The world is even more divided than New Orleans. The bottom billion of the world's population is falling further and further behind4. Whereas rich nations, such as the United States, can buffer the effects of terrible natural blows on a national level, small countries with weak economies can be overwhelmed by disasters. Samoa's economy was set back 30 years by a series of hurricanes that devastated the entire island5; Madagascar is estimated to have lost a decade in its economic development because of similar disasters5. The magnitude-8.8 earthquake in Chile in February 2010 released about 500 times as much energy as the 7.0 quake a few weeks earlier in Haiti. Yet the death toll in Haiti — the much poorer nation, with a GDP more than 20 times smaller than that of Chile — was almost 500 times larger, and the nation's prospects for recovery are much worse.

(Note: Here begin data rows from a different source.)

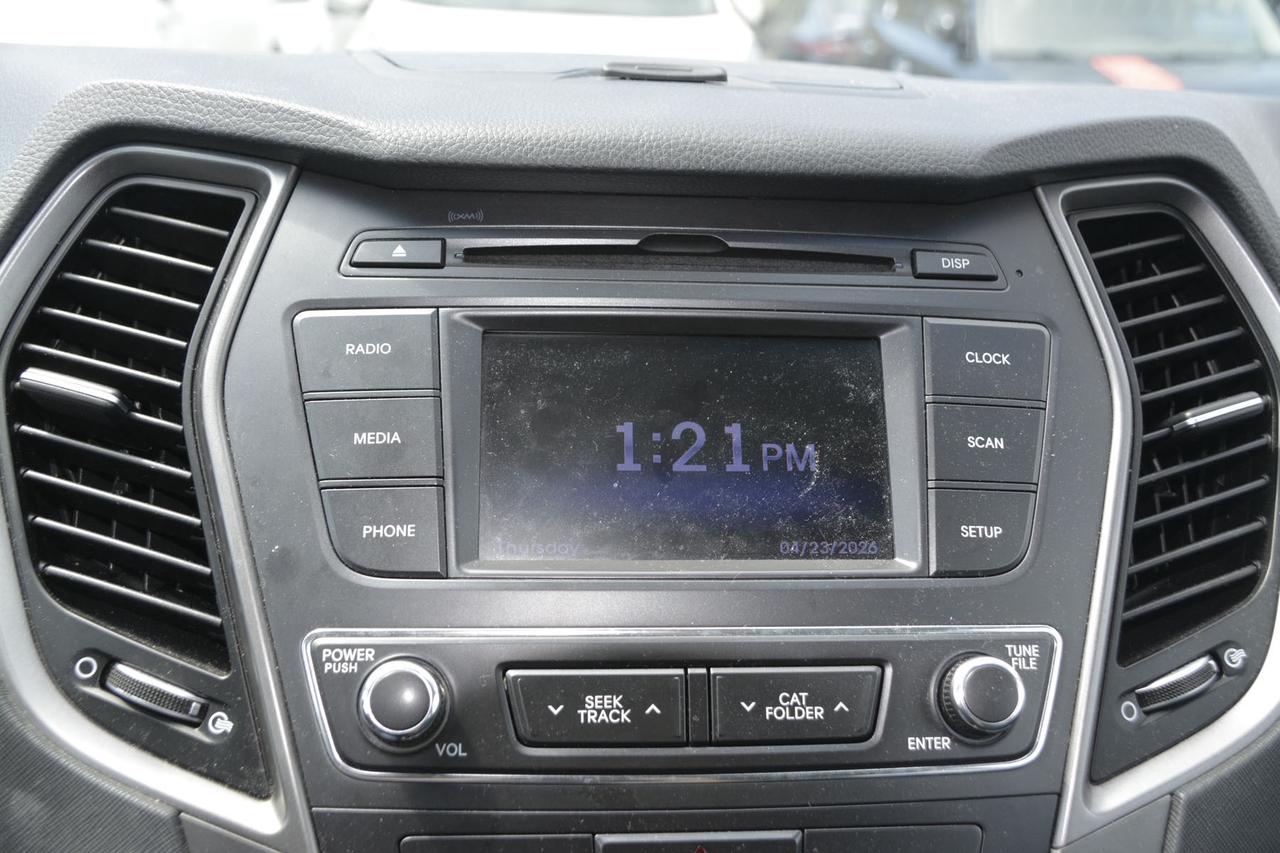 2018 Hyundai Santa Fe XL AWD Premium Photo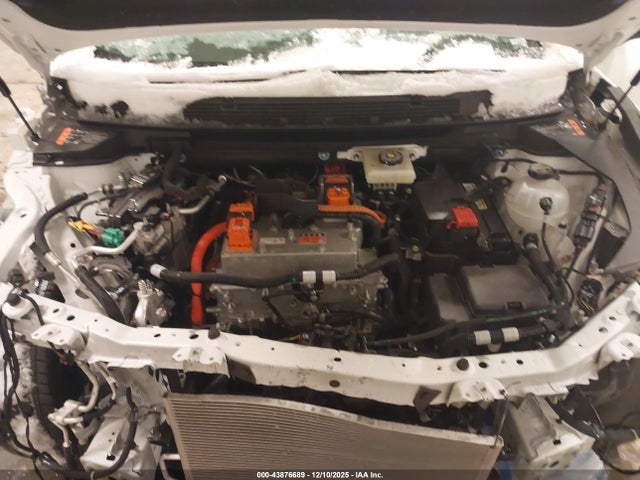 Chevrolet Equinox Ev Lt 2024 3GN7DLRR6RS295639 Image 10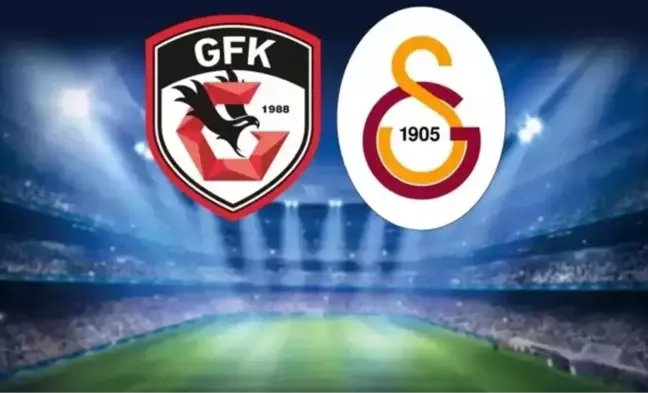 Galatasaray'ın golü ofsayt mı, Sallai ofsaytta mı - HAKEM YORUMLARI (Gaziantep FK – Galatasaray)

By 2050, the world population will grow to 9 billion or more, with most of the increase coming in the developing world. That alone will amplify the impacts of natural disasters. On top of this, the Intergovernmental Panel on Climate Change suggests that meteorological hazards are also likely to increase, with more frequent intense storms and rains, and more areas affected by drought6.

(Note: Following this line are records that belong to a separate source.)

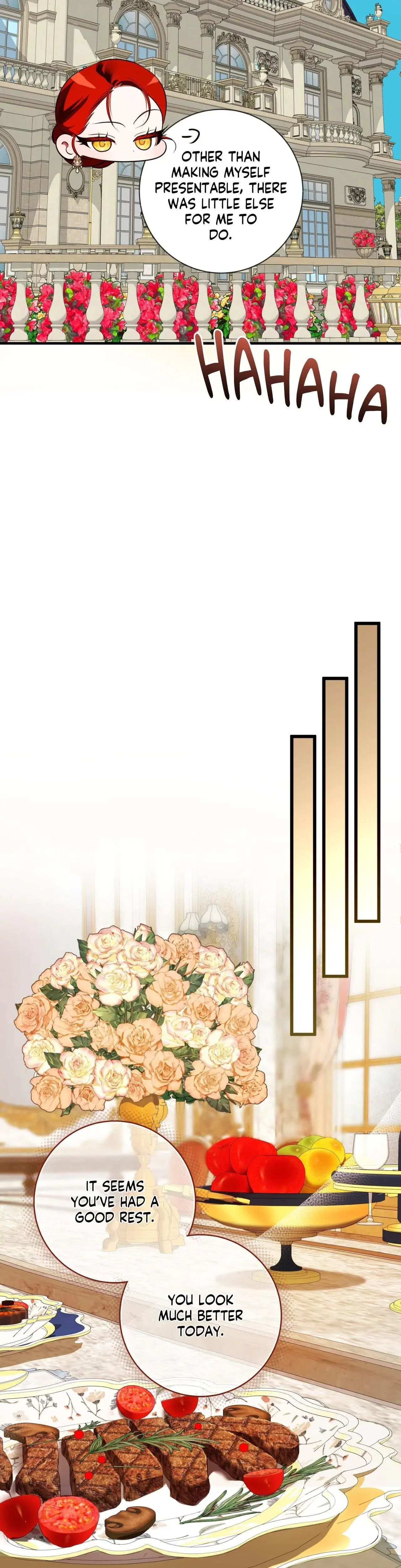I Became The First Love Of My Stepson Chapter 30 - Page 24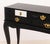 Boca Do Lobo "York" Console Table For Sale In New York - Image 6 of 10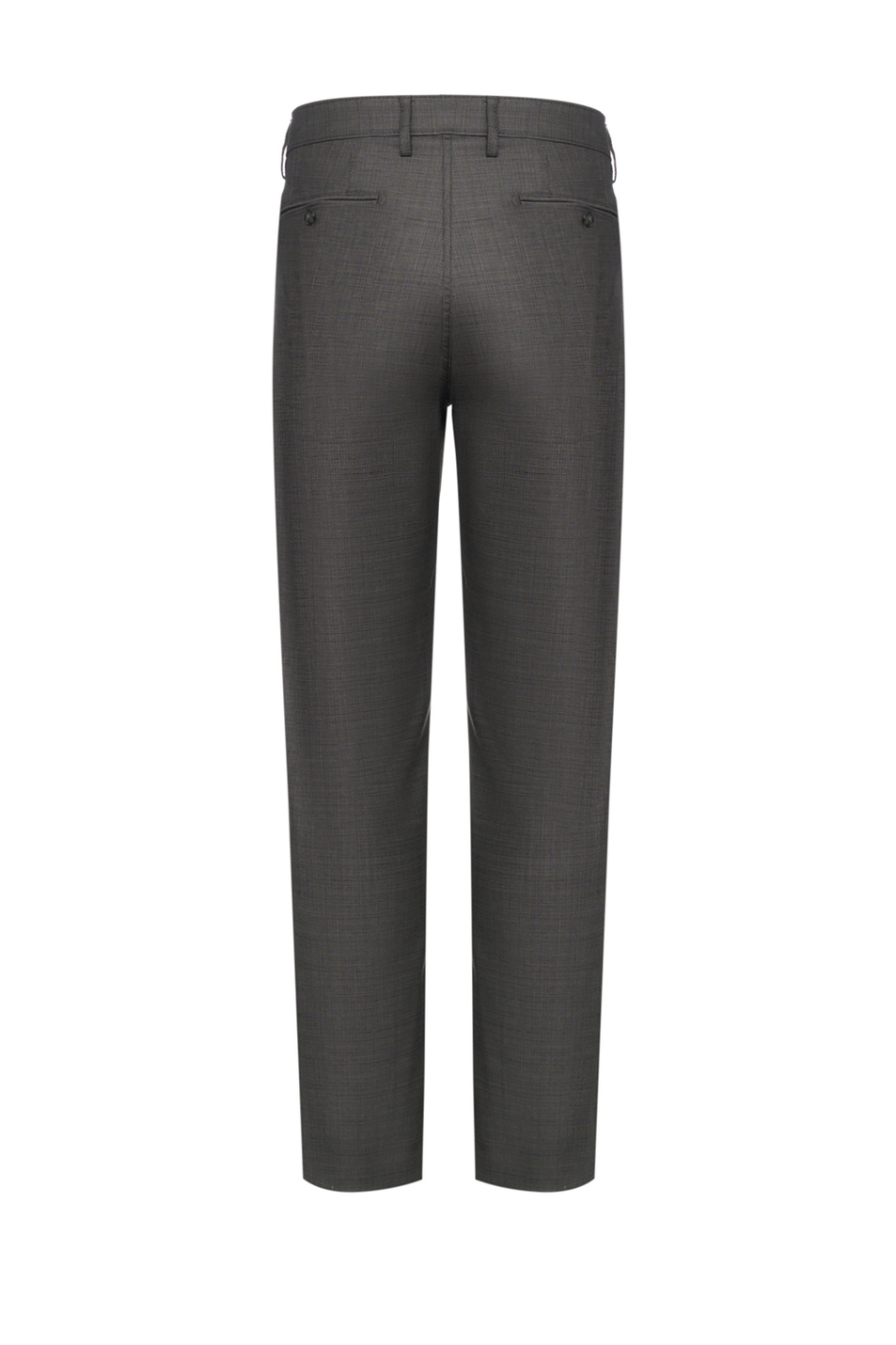 Мужской Canali Брюки из натуральной шерсти (цвет ), артикул U91675AA02524 | Фото 2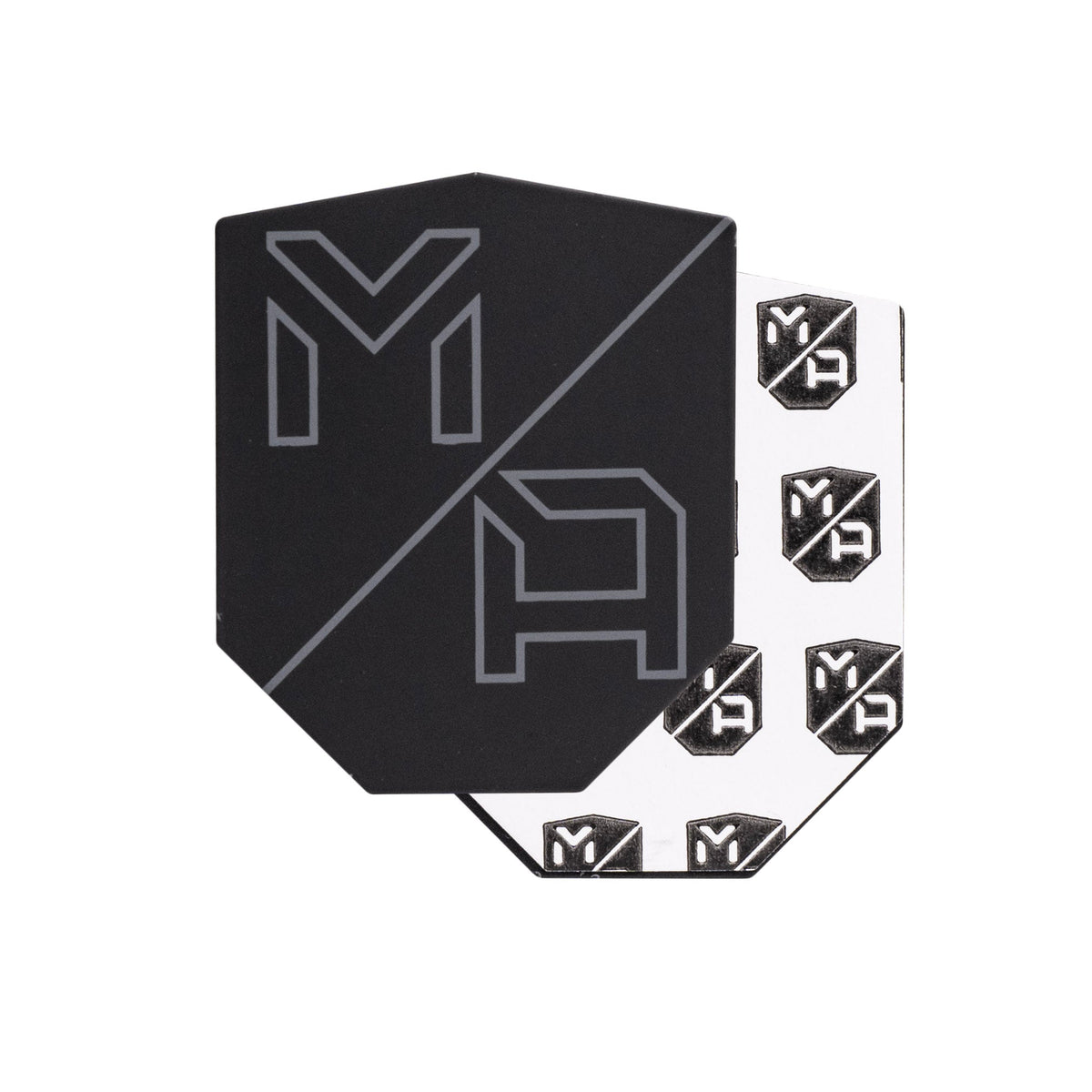Mob Armor MobNetic Small Device Plates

In the face of a growing population of poor people, the environmental stresses of climate change and its potential impacts on future natural disasters, the rich–poor divide is set to increase. Of all the consequences of our warming world, this could be the most predictable and the most unjust.

New Orleans's poorest district, pictured here a year after Katrina, is still the slowest to recover. Credit: M. TAMA/GETTY IMAGES

There is an opportunity to tackle these challenges more positively. Although it may seem an uncomfortable conclusion, natural disasters can be good for nations7. A disaster that sweeps away shoddy infrastructure can be an impetus to improve roads, hospitals and industry. Some reports suggest that Alaskans were better off five years after their 1964 earthquake, for example, thanks to the way in which recovery programmes were implemented8. Econometric studies suggest a broad global positive relationship between disaster frequency in wealthier nations and economic growth — disasters can toughen an already strong economy7.

Poor nations are not ready to take advantage of this effect. National Adaptation Programmes of Action (see http://go.nature.com/vQ2hvr), which poorer countries have prepared to identify priority actions to adapt to climate change, seldom address disaster planning explicitly, and rarely consider equity as a desired outcome of adaptation.

Deep solutions

Policy-makers must formulate plans to turn disasters into opportunities. There are lessons to be learned from how wealthier nations respond to crises following man-made disasters, such as the financial slump. In many such cases, policies are enacted to address the underlying problems that brought on catastrophe (such as poor regulation of the financial system), rather than simply focusing on the proximal cause (such as sub-prime mortgages) and attempting to bring conditions back to 'normal'. The fundamental problems exposed by these disasters are often fixed. This stands in contrast to the response to natural disasters, when the focus is often on a superficial rebuilding of what existed before, rather than changing underlying conditions for the better. In a nation such as Haiti, returning to 'normal' is not the desired outcome. The underlying problems of poverty, poor construction and lack of economic security need to be addressed more comprehensively.

Hurricane Katrina is a powerful example of things to come. We now know how disasters can enlarge social divides. We need to learn how to prevent that in the future.